*What the task asks:*
Rescale everything from the line containing "How large is" down to the line containing "31.2 inches" by writing out all of those lines again, changing only the distances in the answers. Multiply each distance by 1.2 and round it to its original number of decimal places, rounding halves up.

*Records provided:*
========================================================================

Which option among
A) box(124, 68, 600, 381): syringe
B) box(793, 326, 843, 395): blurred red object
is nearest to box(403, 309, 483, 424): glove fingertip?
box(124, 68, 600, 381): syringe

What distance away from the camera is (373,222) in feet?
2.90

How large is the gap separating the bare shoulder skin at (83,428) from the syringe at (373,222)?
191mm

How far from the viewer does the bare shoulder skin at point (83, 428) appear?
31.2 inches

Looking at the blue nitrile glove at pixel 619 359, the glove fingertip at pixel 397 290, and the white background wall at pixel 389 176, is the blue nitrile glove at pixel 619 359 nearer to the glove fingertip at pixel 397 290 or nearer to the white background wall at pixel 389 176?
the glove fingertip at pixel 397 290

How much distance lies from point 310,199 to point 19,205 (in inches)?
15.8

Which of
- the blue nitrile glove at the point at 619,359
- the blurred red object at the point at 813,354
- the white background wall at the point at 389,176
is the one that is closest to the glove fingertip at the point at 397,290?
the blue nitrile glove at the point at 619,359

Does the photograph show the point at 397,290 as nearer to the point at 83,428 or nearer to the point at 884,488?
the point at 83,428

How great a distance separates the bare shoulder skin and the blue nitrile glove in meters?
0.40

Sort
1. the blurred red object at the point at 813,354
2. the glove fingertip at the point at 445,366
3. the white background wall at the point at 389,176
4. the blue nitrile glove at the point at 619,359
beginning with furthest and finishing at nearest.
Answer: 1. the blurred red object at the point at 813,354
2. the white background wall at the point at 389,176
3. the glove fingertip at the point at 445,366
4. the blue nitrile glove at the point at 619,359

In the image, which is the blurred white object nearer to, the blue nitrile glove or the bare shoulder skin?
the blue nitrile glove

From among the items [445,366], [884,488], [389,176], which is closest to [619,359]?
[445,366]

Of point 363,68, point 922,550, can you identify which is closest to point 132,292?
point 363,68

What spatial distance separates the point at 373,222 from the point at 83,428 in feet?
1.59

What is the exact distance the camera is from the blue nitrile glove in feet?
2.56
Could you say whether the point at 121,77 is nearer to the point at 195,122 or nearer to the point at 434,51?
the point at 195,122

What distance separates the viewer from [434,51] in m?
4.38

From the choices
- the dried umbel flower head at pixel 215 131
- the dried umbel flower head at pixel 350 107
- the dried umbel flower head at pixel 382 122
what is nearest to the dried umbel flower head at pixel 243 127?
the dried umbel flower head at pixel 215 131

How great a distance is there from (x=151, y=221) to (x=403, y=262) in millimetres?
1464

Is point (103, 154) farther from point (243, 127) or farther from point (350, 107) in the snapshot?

========================================================================

*Final result:*
How large is the gap separating the bare shoulder skin at (83,428) from the syringe at (373,222)?
229mm

How far from the viewer does the bare shoulder skin at point (83, 428) appear?
37.4 inches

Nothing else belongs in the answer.